O Partido Republicano está amplamente unido no seu apoio a Israel. Os republicanos também há muito que encaram as universidades como bastiões da ideologia esquerdista, procurando retratá-las como incubadoras de radicalismo em questões de raça e género, e ambientes hostis para quem não adere a essas ideologias.
Os Democratas, pelo contrário, estão muito mais divididos sobre Israel, a guerra em Gaza e quando e se os protestos anti-Israel se transformam em anti-semitismo.
Assim, para os legisladores republicanos, criticar os reitores das universidades por não protegerem os estudantes judeus do anti-semitismo é uma questão política útil com o potencial de aprofundar divisões entre os democratas – uma questão que, sem surpresa, eles têm perseguido veementemente.
Os reitores de universidades são, em muitos aspectos, alvos fáceis, disse Schlozman.
“Dentro das universidades, os administradores estão tentando apaziguar vários públicos: doadores, manifestantes, professores”, disse ele. “Mas esses alinhamentos estão se alinhando de forma imperfeita na política nacional.” Acções que possam acalmar as tensões dentro das comunidades universitárias podem convidar ao escrutínio político externo – e o oposto também é verdadeiro, como demonstraram as detenções em universidades de todo o país esta semana.
Em Dezembro passado, legisladores republicanos interrogaram presidentes de universidades sobre a forma como lidaram com os protestos contra a guerra em Gaza, em audiências que contribuíram para as eventuais demissões dos presidentes da Universidade da Pensilvânia e de Harvard. Shafik, presidente da Columbia, tinha motivos para temer pelo seu trabalho quando foi chamada ao Congresso na semana passada, onde prometeu punir os manifestantes estudantis, se necessário. Naquela mesma noite, ela chamou a polícia ao campus.
Não está claro exatamente qual o papel que o questionamento do Congresso desempenhou na sua decisão. Mas a sua motivação real é menos relevante do que a impressão que deu às pessoas de todos os lados da questão de que a pressão republicana tinha levado às prisões em massa.
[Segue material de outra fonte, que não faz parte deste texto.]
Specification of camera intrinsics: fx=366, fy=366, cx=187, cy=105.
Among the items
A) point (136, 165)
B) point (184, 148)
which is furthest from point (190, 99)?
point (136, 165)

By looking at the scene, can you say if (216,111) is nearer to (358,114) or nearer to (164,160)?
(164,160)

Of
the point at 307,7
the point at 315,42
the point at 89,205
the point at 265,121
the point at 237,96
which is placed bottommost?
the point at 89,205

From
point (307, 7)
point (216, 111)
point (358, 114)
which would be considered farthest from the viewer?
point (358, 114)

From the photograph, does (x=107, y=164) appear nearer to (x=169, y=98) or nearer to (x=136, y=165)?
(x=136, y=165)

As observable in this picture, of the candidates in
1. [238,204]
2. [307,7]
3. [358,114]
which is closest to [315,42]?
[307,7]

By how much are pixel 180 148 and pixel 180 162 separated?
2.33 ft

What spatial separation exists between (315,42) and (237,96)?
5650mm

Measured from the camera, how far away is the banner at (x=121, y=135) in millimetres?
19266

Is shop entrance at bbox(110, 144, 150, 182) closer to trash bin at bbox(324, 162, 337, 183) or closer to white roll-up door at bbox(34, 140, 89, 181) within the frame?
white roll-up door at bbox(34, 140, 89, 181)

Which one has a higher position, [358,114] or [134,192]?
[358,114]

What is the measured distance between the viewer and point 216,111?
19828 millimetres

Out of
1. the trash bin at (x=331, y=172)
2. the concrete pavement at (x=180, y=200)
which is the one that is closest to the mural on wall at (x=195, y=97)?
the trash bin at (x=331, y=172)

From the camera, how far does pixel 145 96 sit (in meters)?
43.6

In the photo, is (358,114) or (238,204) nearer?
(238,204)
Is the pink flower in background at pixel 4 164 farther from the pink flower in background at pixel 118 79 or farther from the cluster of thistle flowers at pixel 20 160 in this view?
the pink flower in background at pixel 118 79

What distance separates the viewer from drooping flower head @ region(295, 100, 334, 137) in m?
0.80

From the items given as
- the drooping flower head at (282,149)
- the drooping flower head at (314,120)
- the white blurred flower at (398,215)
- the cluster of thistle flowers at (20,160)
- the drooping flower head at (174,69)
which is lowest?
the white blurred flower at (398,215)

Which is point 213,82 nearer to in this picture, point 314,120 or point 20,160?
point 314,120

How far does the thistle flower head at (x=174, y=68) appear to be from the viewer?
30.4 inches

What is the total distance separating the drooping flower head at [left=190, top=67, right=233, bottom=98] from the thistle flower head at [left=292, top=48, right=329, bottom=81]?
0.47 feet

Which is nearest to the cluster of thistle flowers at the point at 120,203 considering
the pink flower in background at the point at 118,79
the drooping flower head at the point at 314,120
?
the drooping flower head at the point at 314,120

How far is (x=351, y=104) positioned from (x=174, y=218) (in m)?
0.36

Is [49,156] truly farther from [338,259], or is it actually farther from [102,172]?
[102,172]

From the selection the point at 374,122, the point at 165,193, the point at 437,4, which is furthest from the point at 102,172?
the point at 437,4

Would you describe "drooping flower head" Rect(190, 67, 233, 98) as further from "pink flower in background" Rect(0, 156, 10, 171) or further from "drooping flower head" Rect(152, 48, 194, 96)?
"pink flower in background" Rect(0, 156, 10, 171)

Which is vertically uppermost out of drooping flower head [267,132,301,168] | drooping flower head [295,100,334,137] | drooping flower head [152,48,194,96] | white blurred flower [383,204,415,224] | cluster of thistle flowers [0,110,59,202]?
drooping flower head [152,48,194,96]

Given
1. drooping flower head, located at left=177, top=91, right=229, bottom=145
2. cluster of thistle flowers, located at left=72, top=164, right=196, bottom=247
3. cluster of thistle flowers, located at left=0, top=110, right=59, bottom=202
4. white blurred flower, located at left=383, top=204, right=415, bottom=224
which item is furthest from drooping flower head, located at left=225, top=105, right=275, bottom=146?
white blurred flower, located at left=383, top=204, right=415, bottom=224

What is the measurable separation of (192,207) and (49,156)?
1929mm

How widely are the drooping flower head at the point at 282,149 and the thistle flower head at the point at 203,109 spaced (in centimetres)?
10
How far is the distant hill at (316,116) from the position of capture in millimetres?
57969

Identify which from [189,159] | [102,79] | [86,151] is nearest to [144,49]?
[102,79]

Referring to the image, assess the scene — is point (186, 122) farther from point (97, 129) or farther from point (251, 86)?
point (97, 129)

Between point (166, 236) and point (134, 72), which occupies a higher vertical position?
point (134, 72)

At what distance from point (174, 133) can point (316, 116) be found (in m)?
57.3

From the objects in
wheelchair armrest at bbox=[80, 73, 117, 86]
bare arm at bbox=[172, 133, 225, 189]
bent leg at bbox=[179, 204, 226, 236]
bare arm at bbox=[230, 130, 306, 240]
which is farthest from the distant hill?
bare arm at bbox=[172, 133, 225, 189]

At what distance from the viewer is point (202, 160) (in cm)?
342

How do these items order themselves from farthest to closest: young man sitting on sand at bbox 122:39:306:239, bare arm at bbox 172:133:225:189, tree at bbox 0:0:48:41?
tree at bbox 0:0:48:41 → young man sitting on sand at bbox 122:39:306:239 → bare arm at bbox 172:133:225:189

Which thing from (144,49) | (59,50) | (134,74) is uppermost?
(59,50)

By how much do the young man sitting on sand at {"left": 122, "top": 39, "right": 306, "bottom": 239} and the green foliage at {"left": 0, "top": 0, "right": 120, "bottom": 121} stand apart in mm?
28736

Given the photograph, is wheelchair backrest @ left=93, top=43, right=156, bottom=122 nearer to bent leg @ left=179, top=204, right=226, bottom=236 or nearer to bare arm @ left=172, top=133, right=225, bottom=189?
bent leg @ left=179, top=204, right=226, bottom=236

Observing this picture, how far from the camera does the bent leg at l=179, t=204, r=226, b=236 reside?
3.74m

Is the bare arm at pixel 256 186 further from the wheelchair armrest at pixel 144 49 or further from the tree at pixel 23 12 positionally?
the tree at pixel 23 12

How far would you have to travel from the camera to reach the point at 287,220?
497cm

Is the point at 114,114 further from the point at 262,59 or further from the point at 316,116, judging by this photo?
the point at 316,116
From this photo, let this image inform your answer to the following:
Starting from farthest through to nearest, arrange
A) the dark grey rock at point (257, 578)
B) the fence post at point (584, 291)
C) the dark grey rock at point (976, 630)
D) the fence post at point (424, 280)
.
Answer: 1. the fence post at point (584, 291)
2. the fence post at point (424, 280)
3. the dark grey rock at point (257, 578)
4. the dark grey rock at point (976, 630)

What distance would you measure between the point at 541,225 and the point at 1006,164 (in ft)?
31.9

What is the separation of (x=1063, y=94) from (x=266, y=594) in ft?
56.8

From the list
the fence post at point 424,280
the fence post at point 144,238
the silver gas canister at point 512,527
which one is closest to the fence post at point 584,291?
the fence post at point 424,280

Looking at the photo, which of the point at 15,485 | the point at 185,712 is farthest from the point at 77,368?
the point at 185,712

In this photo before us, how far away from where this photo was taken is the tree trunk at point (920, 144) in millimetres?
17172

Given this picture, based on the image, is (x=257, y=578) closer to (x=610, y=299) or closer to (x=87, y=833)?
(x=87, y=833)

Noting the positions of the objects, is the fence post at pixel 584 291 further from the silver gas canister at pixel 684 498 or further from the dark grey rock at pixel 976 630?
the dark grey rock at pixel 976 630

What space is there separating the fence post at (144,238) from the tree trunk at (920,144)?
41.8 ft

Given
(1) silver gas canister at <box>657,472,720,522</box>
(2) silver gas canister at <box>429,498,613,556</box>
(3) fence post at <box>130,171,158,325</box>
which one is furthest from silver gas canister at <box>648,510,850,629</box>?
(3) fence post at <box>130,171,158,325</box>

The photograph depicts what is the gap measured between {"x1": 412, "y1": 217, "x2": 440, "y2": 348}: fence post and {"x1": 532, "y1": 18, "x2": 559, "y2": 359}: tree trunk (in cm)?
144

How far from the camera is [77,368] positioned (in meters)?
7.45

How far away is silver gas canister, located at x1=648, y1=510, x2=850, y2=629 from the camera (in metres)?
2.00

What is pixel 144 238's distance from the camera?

Isso teria funcionado como um “sinal de morcego”, disse Schlozman, para aqueles que estavam em diferentes lados da questão.
Para os políticos republicanos que transformaram as críticas aos protestos universitários e ao anti-semitismo numa causa célebre, as detenções enviaram uma mensagem de “olha, estamos a vencer. Podemos dividir a coligação dos nossos oponentes”, disse ele.
Para os estudantes e outras pessoas que poderiam ter simpatizado com os manifestantes sem se juntarem a eles, o choque das detenções pode ter galvanizado a acção em vez do apoio passivo. E para os docentes e outros no centro político, a raiva pelas próprias detenções, e não pela disputa política subjacente sobre a guerra em Gaza, levou muitos a juntarem-se aos protestos.
Em outros países, menos drama significava menos atenção
Noutros países, pelo contrário, os protestos e o anti-semitismo nos campus universitários não têm sido, até agora, focos de conflito político. (Embora tenha havido, claro, grandes manifestações em cidades de todo o mundo contra a guerra e contra o anti-semitismo.) Em Fevereiro, estudantes da Universidade de Glasgow ocupou um prédio do campus por 15 dias, mas saiu após negociações com um alto funcionário da universidade. A história mal chegou ao noticiário local.
Na França, houve um breve surto de indignação política mês passado depois que uma estudante judia alegou ter sido impedida de participar de um evento universitário por causa de sua religião, mas tudo passou rapidamente quando outros estudantes, alguns deles judeus, ofereceram uma versão diferente dos acontecimentos.
E embora vários directores de universidades tenham sido chamados perante o Parlamento francês para discutir o anti-semitismo no campus, a discussão resultante quase não recebeu atenção dos meios de comunicação social – muito longe das audiências observadas de perto nos Estados Unidos.
Em última análise, os protestos não violentos são mais eficazes quando geram algum tipo de “drama”, disse Wasow, o professor. Noutros países, a falta de drama pode ter mantido os campi relativamente calmos.
Mas agora que a ovação começou, isso pode mudar.